For now, it’s touch-and-go, however. Europe is desperate for fresh supply, and while new tankers arrive, it’s draining its small stockpile. Aviation-fuel stocks in the key oil hub of Amsterdam-Rotterdam-Antwerp have fallen to a six-year low. In the meantime, European authorities have relaxed aviation fuel rules, allowing the sale of the American-made variety.

In April, Europe replaced about 70 per cent of the aviation fuel it previously bought from the Middle East with extra supply from the US and Nigeria, where a new refinery is churning record amounts of the fuel. Ideally, it should increase that to 80 per cent to 90 per cent by June to avoid supply problems, according to the International Energy Agency. Europe may need to tap its strategic reserves of refined products to cover any remaining gaps.

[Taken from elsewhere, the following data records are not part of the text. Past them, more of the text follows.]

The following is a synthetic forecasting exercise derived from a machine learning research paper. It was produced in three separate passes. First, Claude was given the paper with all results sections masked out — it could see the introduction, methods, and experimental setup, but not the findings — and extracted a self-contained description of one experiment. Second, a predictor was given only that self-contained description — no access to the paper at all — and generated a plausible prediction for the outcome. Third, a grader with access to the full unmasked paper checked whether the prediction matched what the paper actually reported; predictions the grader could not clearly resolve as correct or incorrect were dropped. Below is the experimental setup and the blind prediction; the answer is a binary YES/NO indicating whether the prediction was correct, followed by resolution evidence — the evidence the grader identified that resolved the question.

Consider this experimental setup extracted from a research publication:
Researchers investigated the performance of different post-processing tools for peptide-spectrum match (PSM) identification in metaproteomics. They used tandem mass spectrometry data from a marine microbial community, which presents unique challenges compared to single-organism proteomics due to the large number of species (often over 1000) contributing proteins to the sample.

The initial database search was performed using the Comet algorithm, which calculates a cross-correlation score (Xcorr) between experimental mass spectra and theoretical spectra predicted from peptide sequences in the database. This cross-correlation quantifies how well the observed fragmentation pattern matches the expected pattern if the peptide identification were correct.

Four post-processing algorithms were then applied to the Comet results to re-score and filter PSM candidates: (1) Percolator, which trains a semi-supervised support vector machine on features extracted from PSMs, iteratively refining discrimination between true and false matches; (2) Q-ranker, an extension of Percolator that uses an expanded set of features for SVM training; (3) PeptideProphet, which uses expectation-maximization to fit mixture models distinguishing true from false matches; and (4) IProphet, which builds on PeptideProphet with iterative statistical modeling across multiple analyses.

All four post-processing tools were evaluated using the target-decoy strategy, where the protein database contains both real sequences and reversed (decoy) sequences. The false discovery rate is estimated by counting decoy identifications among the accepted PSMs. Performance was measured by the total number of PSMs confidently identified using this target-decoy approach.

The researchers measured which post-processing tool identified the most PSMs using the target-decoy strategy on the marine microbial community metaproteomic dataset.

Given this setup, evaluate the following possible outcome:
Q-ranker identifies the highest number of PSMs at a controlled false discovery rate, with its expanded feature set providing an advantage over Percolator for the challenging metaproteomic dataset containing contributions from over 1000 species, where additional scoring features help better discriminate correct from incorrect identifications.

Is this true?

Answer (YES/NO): NO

Demand has also fallen. In part, the drop reflects the impact of the war on the Middle East itself, where hub airports like Dubai and Doha had been badly affected. It also reflects the fact that high prices have prompted airlines to cancel uneconomical routes. Seasonally, the number of commercial flights is now running about 0.5 per cent below last year. Pre-war, flight numbers were up 2 per cent year-on-year, according to data from FlightRadar24.

If all goes well, the global refining industry can solve the jet fuel problem, particularly if demand comes down a bit in response to higher ticket prices. But all rarely goes well when it comes to cracking oil under high temperature and pressures. Fires, outages and other setbacks can quickly reduce supply. The ultimate solution is reopening Hormuz.

Until then, I will watch the market with apprehension, fearing a barrage of WhatsApp messages if any friend or relative gets stranded in airport. Fortunately, it seems everyone I know is going away in either July or August. I would be more worried about flights into September and beyond.